* **EXERCISES**:
[a] Do these statements agree with the passage on space-based solar power? For each, answer yes or no and quote the deciding words. (i) The NASA study's baseline assumed a 10-year lifetime for components in GEO. (ii) The National Space Society made its critique in a Jan. 17 statement. (iii) Sean Mahoney is chief operating officer of the NSS.
[b] Carry on the article on space-based solar power from its last sentence.

* **PASSAGE PROVIDED**:
Launch costs could be further reduced, he noted, if electric propulsion is used to transport elements of the system from low Earth orbit to geostationary orbit, rather than the NASA study’s approach of refueling Starship in LEO — similar to the approach it is using for the Starship lunar lander — to carry payloads to GEO.
The NASA study did address the baseline model’s sensitivity to factors such as lower launch costs, use of electric propulsion and assuming a longer lifetime for components in GEO than the 10 years included in the baseline. Incorporating all of those factors reduces the electricity costs of the SBSP systems to levels similar to terrestrial renewable alternatives.
“That’s just weird,” Mankins said of that approach. A typical such study, he said, would pick a “middle of the road” scenario as the baseline and see how factors can either increase or decrease costs. He also criticized the report for not incorporating much of recent research on SBSP technologies.
Other organizations that have promoted SBSP, like the National Space Society (NSS), also critiqued the report. In a Jan. 17 statement, it argued that the report “stopped short of a thorough examination of the real costs and promise” of SBSP, citing launch costs and other factors.
“NSS welcomes the recognition of the importance of space solar power in the OTPS report and looks forward to providing input to NASA to clarify and enhance the conclusions,” said Dale Skran, chief operating officer of the NSS.
Another advocacy group, the Space Frontier Foundation, said the report is evidence that the U.S. government as well as companies should take the technology seriously despite the conclusions of the baseline model. “This report retires the concerns that space-based solar power is science fiction, and shows that NASA and the U.S. government are recognizing the climate-friendly economic benefits of global leadership of this new energy system,” said Sean Mahoney, executive director of the organization.
The report, which NASA announced plans to produce in 2022, comes as other countries and organizations pursue SBSP studies. The European Space Agency is funding a project called Solaris to examine the feasibility of SBSP. China, Japan and the United Kingdom have performed their own analysis of the technology.

* **DATASET EXCERPTS**:
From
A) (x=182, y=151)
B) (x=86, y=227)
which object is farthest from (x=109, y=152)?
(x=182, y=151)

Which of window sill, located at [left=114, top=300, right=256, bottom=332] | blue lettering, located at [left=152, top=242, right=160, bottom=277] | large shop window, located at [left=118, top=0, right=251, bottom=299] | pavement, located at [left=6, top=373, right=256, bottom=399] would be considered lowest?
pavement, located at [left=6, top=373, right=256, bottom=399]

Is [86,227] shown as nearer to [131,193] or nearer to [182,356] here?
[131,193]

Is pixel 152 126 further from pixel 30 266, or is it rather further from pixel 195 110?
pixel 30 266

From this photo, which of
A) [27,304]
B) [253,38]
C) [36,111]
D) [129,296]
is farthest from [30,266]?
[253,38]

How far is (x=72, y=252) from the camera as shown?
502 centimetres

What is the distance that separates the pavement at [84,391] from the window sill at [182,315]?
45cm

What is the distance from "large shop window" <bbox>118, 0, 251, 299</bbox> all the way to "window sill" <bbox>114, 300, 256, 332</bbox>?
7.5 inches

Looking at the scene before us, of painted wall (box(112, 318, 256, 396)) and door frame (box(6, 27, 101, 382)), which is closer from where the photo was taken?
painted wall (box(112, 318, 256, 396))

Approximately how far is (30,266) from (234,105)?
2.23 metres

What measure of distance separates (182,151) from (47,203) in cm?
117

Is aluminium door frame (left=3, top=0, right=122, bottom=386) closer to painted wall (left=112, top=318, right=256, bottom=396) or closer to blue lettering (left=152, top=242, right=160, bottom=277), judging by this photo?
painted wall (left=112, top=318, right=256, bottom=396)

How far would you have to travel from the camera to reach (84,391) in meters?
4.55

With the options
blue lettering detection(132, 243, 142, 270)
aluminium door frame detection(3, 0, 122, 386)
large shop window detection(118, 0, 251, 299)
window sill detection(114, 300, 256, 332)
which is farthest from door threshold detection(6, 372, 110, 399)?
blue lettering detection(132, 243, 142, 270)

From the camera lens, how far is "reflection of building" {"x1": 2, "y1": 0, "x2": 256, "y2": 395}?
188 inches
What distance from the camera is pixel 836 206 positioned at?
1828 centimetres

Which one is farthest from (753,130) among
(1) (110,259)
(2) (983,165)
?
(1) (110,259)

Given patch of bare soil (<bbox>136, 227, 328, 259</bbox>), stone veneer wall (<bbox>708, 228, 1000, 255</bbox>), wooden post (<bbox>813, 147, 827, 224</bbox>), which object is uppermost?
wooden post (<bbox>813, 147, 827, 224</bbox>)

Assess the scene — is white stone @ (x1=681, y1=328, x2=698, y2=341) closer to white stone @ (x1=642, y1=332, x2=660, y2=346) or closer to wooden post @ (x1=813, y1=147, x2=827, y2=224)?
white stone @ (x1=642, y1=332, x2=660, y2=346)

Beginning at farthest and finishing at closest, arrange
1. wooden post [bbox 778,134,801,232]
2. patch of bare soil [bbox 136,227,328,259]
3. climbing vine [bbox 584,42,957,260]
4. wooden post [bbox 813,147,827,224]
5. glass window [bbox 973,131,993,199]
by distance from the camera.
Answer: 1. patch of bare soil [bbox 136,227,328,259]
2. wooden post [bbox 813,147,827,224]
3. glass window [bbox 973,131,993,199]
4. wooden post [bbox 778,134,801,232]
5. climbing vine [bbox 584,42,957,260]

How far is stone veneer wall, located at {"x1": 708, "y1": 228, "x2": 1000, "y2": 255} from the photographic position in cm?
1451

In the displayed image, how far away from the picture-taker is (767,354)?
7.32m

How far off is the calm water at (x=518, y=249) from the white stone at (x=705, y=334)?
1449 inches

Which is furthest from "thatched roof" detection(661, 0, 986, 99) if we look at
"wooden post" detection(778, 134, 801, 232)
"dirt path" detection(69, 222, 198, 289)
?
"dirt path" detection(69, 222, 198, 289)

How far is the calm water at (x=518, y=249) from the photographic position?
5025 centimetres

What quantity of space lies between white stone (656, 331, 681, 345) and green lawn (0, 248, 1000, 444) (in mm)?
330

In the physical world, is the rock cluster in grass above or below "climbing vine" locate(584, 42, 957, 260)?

* **PER-TASK ANSWERS**:
[a]
(i) Yes: "a longer lifetime for components in GEO than the 10 years included in the baseline"
(ii) Yes: "In a Jan. 17 statement, it argued that the report"
(iii) No: "said Dale Skran, chief operating officer of the NSS" and "said Sean Mahoney, executive director of the organization"

[b]
That interest in SBSP was one factor in NASA’s decision to conduct this study, Rodgers said. “We were motivated because space-based solar power research is picking up globally. It’s been accelerating over the past five years,” she said at the AIAA conference. “We wanted to better understand why there’s this acceleration.”
Mankins said he was concerned that the pessimistic NASA report might dampen some of that global interest. “That will have a significant chilling influence, particularly in Europe, the U.K. and the U.S.,” he said, “Any document that comes out with the [NASA] meatball on it is regarded almost as gospel.”
There is a small amount of SBSP research in the United States taking place outside of NASA. The California Institute of Technology announced Jan. 16 that it had completed its first in-space test of SBSP technologies, called Space Solar Power Demonstrator 1. That featured three experiments to test deployable structures, photovoltaic cells and wireless power beaming that were flown as a hosted payload on the Vigoride-5 tug by Momentus last January.
Those tests were largely successful, Caltech professors involved in the project described in a presentation last October. However, they said they did not immediately plan to fly a second set of experiments, electing to first perform additional work in the lab for the privately funded project.
“Solar power beamed from space at commercial rates, lighting the globe, is still a future prospect,” Caltech President Thomas Rosenbaum said in a statement about the end of the experiment. “But this critical mission demonstrated that it should be an achievable future.”